The Watchtower article mentioned how William Boyce used his skills of communication to uncover the grammatical rules of the Xhosa language for the purpose of Bible translation—is all that work ever done for any other reason?—and in so doing he laid the basis for many African-language translations. Xhosa is among the “klic klic” languages that doesn’t even have words. After the meeting, Kim said how she used to go to a hair salon in Buffalo where they speak it. “Does it sound like birds?” I asked, and she said it did not—it was more like a musical instrument, pleasing to listen to.
I checked to find that Boyce, a Wesleyan clergyman, had never before been mentioned in Watchtower publications—they are not much for honoring humans in that quarter. Rummaging over that, I eventually thought of the contrast in Morris Kline’s book, Mathematics and the Search for Knowledge, where he seems miffed about his colleagues back in the day not getting the credit.
“Indeed, the work of the sixteenth, seventeenth, and most eighteenth-century mathematicians was, as we shall soon see more clearly, a religious quest. The search for the mathematical laws of nature was an act of devotion that would reveal the glory and grandeur of His handiwork,” he writes, presently advancing the seeming complaint that, “each discovery of a law of nature was hailed as evidence of God’s brilliance rather than that of the investigator.”
I could be wrong, but I suspect that clergyman Boyce, who lived with the people in Africa that spoke the unwritten language, would not huff about not receiving credit. He would be content to be perceived as bringing his gift to the altar. It certainly is true of Geoffrey Jackson, now of the Witness Governing Body, who saw during his missionary life among the Polynesian peoples, that they had no written dictionary—and so he wrote one himself.
But as for Kline, he writes a brilliant book and then takes the wrong side of it.

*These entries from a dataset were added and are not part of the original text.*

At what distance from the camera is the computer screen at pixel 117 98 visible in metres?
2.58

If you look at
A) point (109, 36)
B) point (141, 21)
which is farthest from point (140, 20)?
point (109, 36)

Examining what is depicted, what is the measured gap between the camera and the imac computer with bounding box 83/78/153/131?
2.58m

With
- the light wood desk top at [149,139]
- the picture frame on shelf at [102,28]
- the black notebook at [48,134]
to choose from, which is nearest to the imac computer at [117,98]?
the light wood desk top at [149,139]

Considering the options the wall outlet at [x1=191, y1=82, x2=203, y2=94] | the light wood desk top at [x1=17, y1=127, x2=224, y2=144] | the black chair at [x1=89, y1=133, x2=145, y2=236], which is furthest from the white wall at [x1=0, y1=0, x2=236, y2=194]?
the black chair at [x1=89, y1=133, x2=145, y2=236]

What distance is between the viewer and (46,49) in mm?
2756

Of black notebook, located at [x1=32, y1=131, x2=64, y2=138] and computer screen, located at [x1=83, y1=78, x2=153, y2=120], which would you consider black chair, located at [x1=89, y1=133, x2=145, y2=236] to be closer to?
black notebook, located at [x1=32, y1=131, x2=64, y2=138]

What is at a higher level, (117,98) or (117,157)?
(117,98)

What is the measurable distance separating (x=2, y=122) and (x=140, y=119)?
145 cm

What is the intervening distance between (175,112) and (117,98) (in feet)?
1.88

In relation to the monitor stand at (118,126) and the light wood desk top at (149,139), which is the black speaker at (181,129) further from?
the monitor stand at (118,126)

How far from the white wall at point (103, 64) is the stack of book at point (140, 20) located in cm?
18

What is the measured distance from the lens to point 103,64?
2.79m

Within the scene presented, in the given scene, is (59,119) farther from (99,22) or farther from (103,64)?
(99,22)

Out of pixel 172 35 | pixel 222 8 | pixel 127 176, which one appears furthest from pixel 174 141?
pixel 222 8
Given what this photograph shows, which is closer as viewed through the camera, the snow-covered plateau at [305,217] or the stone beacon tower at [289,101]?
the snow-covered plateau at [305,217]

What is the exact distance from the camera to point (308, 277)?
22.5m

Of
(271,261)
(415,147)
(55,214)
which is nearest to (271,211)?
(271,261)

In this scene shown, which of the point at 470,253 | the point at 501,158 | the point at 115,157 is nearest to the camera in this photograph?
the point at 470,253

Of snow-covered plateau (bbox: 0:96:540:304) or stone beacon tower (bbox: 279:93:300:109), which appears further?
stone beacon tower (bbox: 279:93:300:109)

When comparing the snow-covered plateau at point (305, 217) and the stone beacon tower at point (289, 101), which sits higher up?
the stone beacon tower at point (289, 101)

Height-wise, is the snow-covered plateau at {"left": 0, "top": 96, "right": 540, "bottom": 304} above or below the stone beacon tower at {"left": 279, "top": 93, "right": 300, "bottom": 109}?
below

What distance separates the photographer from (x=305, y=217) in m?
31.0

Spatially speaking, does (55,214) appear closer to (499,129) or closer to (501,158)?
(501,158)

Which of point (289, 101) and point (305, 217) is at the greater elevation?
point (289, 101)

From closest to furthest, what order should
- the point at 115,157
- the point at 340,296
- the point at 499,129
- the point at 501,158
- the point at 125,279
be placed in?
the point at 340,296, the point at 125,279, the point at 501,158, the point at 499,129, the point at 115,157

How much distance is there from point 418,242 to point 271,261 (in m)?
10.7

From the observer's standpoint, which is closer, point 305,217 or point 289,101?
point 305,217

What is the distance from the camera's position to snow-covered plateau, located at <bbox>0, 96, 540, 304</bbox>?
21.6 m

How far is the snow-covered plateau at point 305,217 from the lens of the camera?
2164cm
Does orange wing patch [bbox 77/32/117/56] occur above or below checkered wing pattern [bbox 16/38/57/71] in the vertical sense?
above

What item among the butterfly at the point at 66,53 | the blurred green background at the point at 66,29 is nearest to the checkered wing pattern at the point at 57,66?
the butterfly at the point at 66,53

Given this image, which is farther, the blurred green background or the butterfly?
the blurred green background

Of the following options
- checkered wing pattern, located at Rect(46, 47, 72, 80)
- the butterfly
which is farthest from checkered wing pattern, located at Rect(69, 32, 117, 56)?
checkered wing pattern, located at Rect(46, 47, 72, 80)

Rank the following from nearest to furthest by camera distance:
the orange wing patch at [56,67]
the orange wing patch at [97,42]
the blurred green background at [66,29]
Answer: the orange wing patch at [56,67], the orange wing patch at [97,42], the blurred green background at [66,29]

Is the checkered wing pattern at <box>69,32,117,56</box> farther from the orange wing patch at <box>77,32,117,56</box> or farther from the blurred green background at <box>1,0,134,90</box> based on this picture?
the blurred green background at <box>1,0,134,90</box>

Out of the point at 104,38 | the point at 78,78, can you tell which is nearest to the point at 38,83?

He harkens back to the preceding Greeks, who “dared to tackle the universe, and they refused any help from gods, spirits, ghosts, devils, and angels, or other agents unacceptable to a rational mind.” That’s the world he prefers. Is it any wonder that some shrink from the Christian message? “How can you believe, when you are accepting glory from one another and you are not seeking the glory that is from the only God?” Jesus says at John 5:44. What is it with Kline and his Greeks—aren’t they the original pedophiles?